* **Task instructions**:
Extend the essay arguing that marketing should be built around buyer trust rather than targeting, beginning after its final paragraph.

* **Excerpt provided**:

Trust Compounds. Targeting Decays.

Most marketing teams are optimizing for who to reach and how to persuade. The real constraint is whether buyers believe you before you ever show up.

The Quiet Failure Behind “Good” Marketing

Most marketing programs follow a familiar pattern once they get going: A campaign launches, early performance looks strong, conversions come in, and it’s high fives for the team all around. Then, over time, things start to soften. Acquisition costs creep up, conversion rates slip, and the response is almost automatic, tighten targeting, refresh the creative, increase spend, and run it again. In other words, reality sets in.

I have been part of this cycle more times than I can count, and it often feels like progress because activity is high and dashboards are moving. But underneath, the system is not building an advantage. Each campaign is doing the haed work everytime from scratch.

Research from the Edelman Trust Barometer has consistently shown that trust is one of the strongest predictors of purchase intent, loyalty, and willingness to buy. While most marketing leaders would agree with that, few marketing systems are designed around it. Trust is treated as a byproduct, something that should emerge if everything else works.

* **Recorded data**:
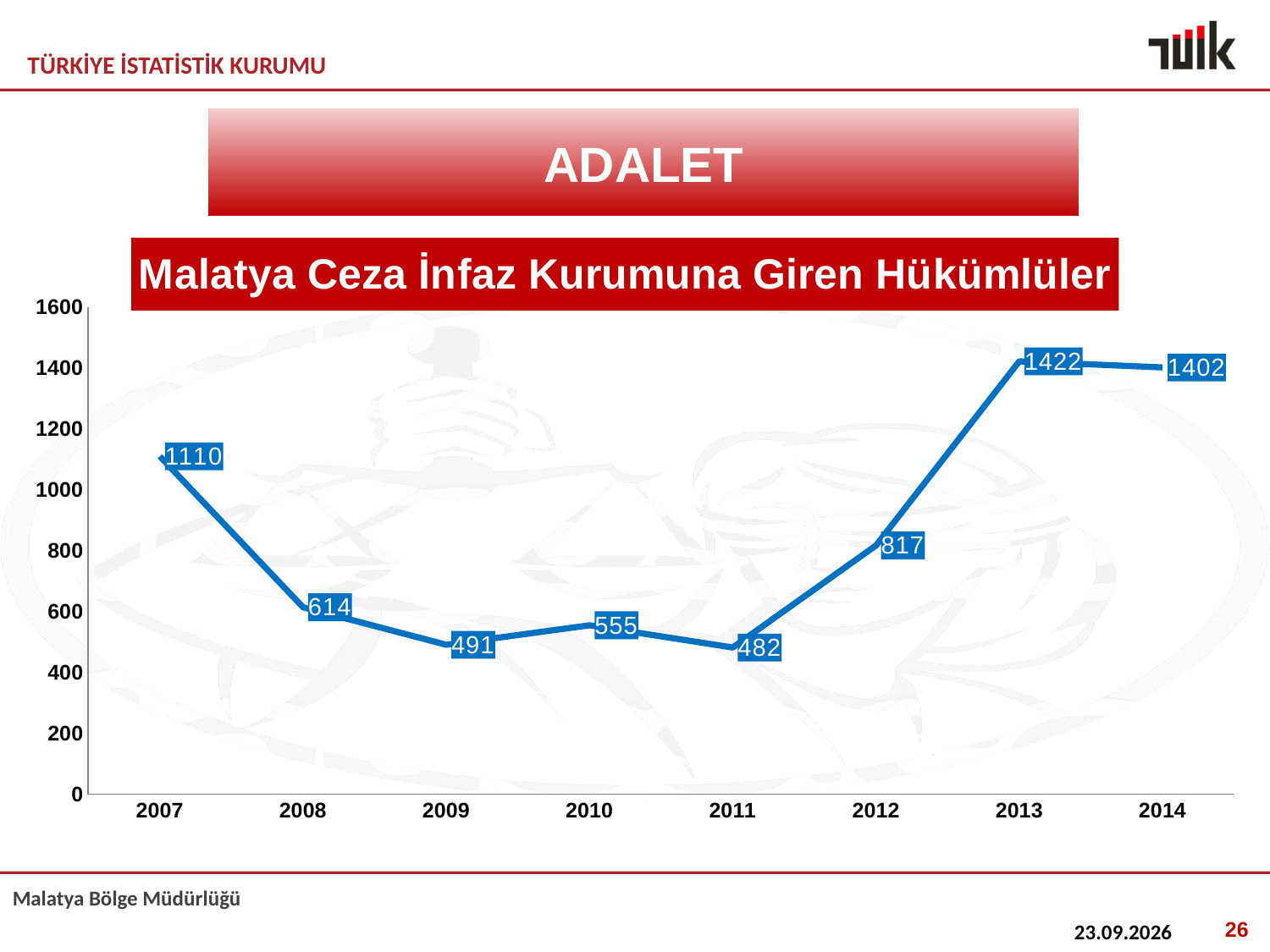
Which is larger, the value for 2008 or the value for 2010? 2008 Which year has the highest value? 2013 Which year has the lowest value? 2011 What is the value for 2011? 482 Is the value for 2012 greater or less than 800? greater What kind of chart is this? line chart What is the value for 2007? 1110 Do the values rise or fall from 2011 to 2013? rise What is the title of the chart? Malatya Ceza İnfaz Kurumuna Giren Hükümlüler How many years are shown on the x axis? 8 What is the value for 2014? 1402 What is the difference between the values for 2013 and 2012? 605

* **Result**:
Most buyers have a feel for a brand pretty quickly. We’re so saturated with markeitng messaging consumers have learned to form a gut read in seconds. Before features or pricing ever come up, they’re deciding whether this company seems to get their situation and whether they’d feel okay committing to a purchase.

If that initial sense of trust doesn’t form, things tend to stall, not in a way that’s easy to spot, but more as a loss of momentum. From the outside, everything can look fine. Campaigns are running, targeting is dialed in, the messaging sounds right. But the buyer never quite gets comfortable, and without that, nothing really moves forward.

The Targeting Trap

Over the last two decades, marketing has been shaped by precision, better data, sharper segmentation, and tighter audience definitions, a model reinforced by companies like Meta and Google for good reason. When demand exists and trust is already in place, that precision works. It allows you to capture intent efficiently and scale it. We see this issue showing up most when demand is uncertain or belief is weak.

But it should be said that targeting does not create demand, it just routes it. It determines who sees your message, not whether they believe it. When belief is weak, better targeting just gets you rejected faster.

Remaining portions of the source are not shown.